#### Supplied entries
[Start of Attachment]

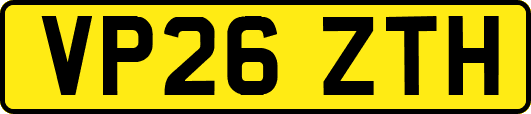 VP26ZTH
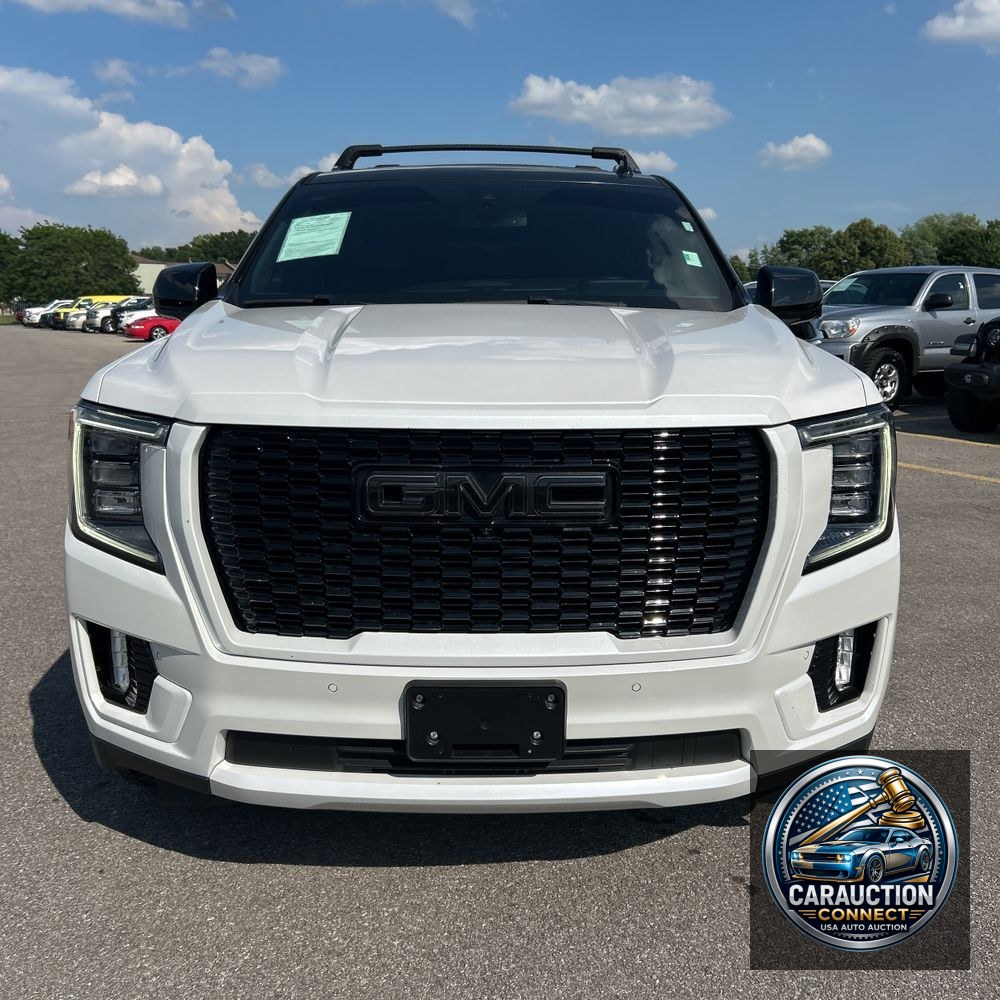 2022 GMC Yukon Denali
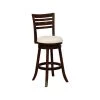 Martin 30 in. Espresso Bar Stool by Powell Company -Powell Company Shop cream espresso powell company bar stools hd1132b19bse 64 1000
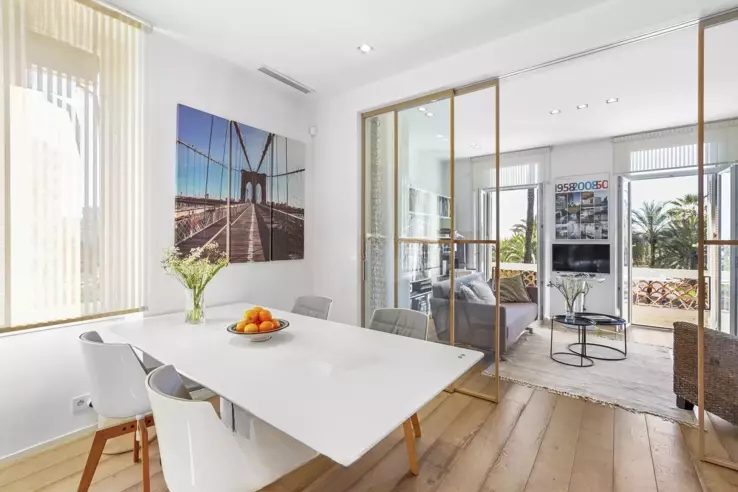 Квартира в Каннах, Франция, 52 м² - фото 2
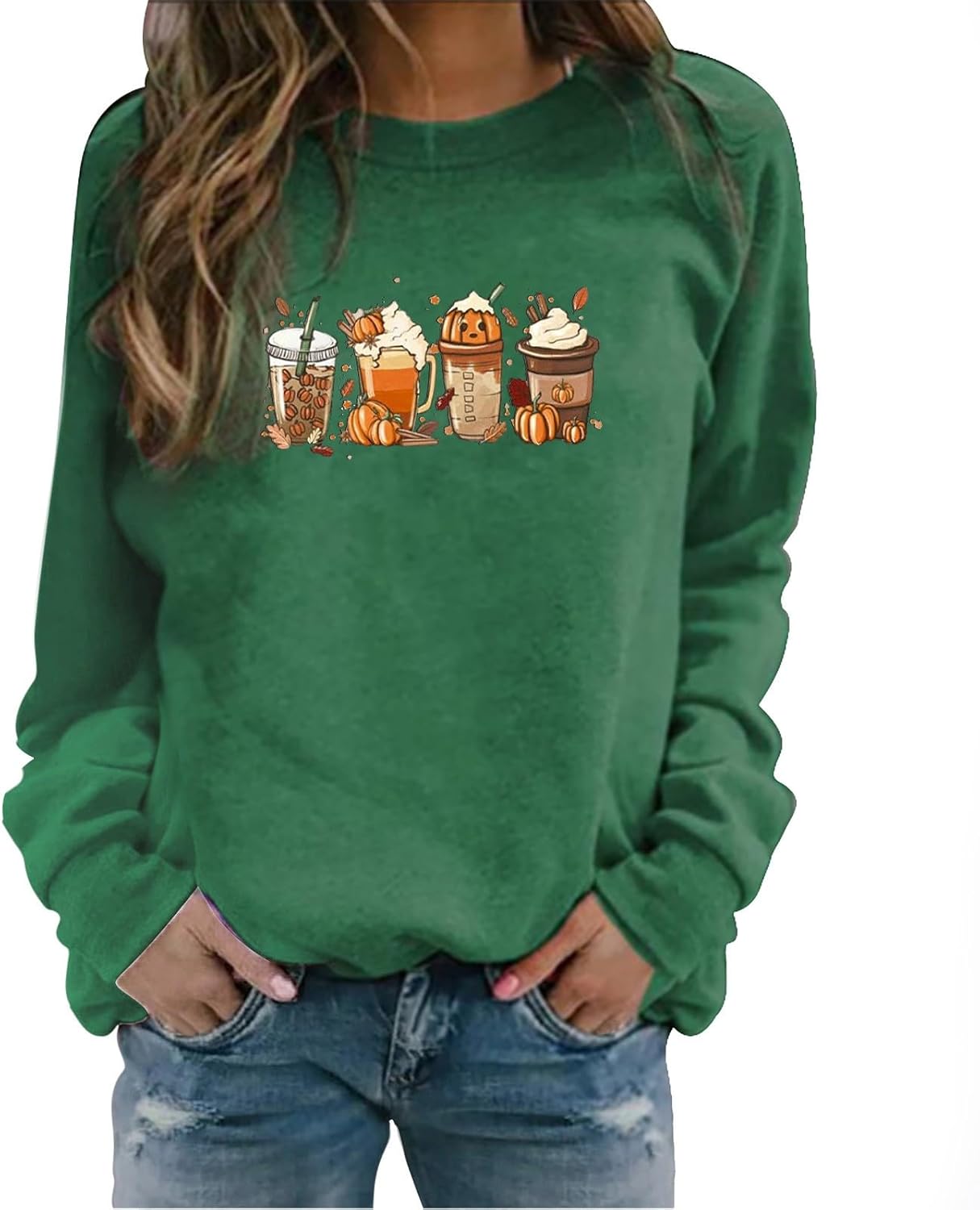 Stylish Zippered Hoodie with Pockets - College Essential!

[End of Attachment]

#### What you will do
Retype all the data exactly. Omit pictures.

#### Task answer
 VP26ZTH
 2022 GMC Yukon Denali
 Martin 30 in. Espresso Bar Stool by Powell Company -Powell Company Shop cream espresso powell company bar stools hd1132b19bse 64 1000
 Квартира в Каннах, Франция, 52 м² - фото 2
 Stylish Zippered Hoodie with Pockets - College Essential!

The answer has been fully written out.